▶ _Provided material_
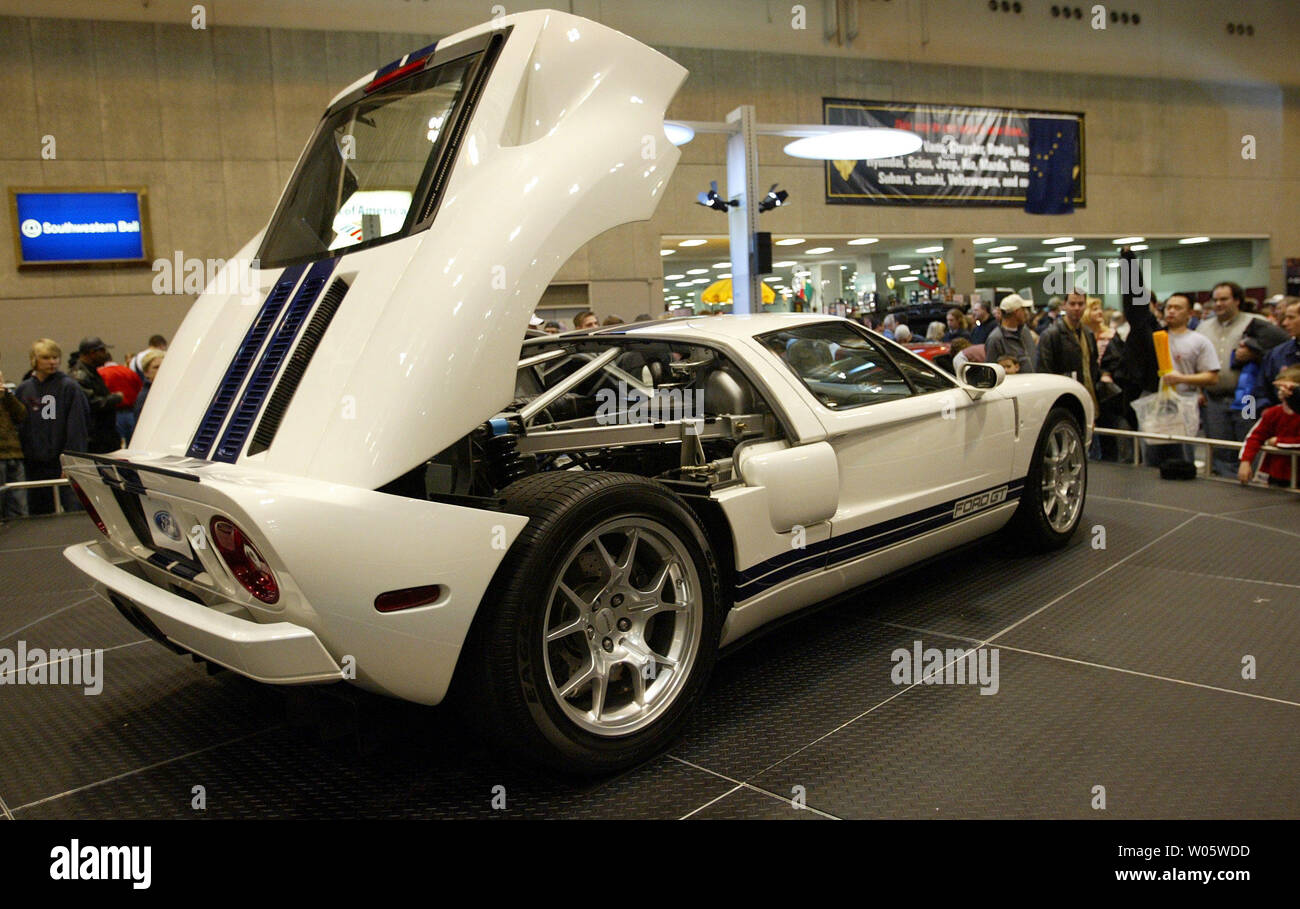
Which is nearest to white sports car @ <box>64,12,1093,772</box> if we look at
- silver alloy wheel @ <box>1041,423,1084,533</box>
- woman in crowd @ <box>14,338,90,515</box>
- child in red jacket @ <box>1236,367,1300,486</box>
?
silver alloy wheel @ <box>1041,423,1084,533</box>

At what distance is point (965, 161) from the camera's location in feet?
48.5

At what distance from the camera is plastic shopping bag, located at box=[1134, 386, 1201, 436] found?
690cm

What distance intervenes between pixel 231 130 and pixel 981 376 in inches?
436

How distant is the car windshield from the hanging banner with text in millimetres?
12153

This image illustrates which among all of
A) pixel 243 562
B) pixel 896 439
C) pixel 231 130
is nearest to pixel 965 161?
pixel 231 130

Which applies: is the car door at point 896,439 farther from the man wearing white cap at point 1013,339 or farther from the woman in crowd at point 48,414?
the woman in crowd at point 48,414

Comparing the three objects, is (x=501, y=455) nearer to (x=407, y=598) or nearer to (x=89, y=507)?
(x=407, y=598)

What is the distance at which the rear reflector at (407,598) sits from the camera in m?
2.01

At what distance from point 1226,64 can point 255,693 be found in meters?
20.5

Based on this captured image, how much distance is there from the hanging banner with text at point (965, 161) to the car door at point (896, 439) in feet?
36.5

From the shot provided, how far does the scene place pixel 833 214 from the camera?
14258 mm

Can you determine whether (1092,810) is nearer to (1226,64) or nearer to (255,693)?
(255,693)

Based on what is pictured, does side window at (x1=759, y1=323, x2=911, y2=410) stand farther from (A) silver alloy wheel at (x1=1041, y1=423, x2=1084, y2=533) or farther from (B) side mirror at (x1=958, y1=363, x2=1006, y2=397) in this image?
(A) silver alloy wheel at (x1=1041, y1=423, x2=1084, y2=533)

▶ _Stated goal_
Do not include images; quote all of the entries above exactly.

▶ _Solution to this problem_
Which is nearest to white sports car @ <box>64,12,1093,772</box> if we look at
- silver alloy wheel @ <box>1041,423,1084,533</box>
- woman in crowd @ <box>14,338,90,515</box>
- child in red jacket @ <box>1236,367,1300,486</box>
?
silver alloy wheel @ <box>1041,423,1084,533</box>

At what distance is point (965, 161) from the camera's location in feet?
48.5

At what distance from the camera is plastic shopping bag, located at box=[1134, 386, 1201, 436] found?
690cm

What distance intervenes between pixel 231 130 and pixel 981 376 in inches?
436

How distant is the car windshield from the hanging banner with text in millimetres?
12153

This image illustrates which among all of
A) pixel 243 562
B) pixel 896 439
C) pixel 231 130
is nearest to pixel 965 161?
pixel 231 130

Which applies: is the car door at point 896,439 farther from the man wearing white cap at point 1013,339 or farther from the woman in crowd at point 48,414?
the woman in crowd at point 48,414

Comparing the three objects, is (x=501, y=455) nearer to (x=407, y=598) or nearer to (x=89, y=507)?
(x=407, y=598)

What is the distance at which the rear reflector at (407,598) sits from the camera in m?
2.01

At what distance from point 1226,64 can point 255,693 be found in meters?
20.5

Based on this captured image, how much distance is there from the hanging banner with text at point (965, 161) to the car door at point (896, 439) in feet?
36.5

From the shot provided, how far does the scene place pixel 833 214 from the camera?
14258 mm

Can you determine whether (1092,810) is nearer to (1226,64) or nearer to (255,693)?
(255,693)

Based on what is pictured, does side window at (x1=759, y1=323, x2=911, y2=410) stand farther from (A) silver alloy wheel at (x1=1041, y1=423, x2=1084, y2=533) or farther from (B) side mirror at (x1=958, y1=363, x2=1006, y2=397) in this image?
(A) silver alloy wheel at (x1=1041, y1=423, x2=1084, y2=533)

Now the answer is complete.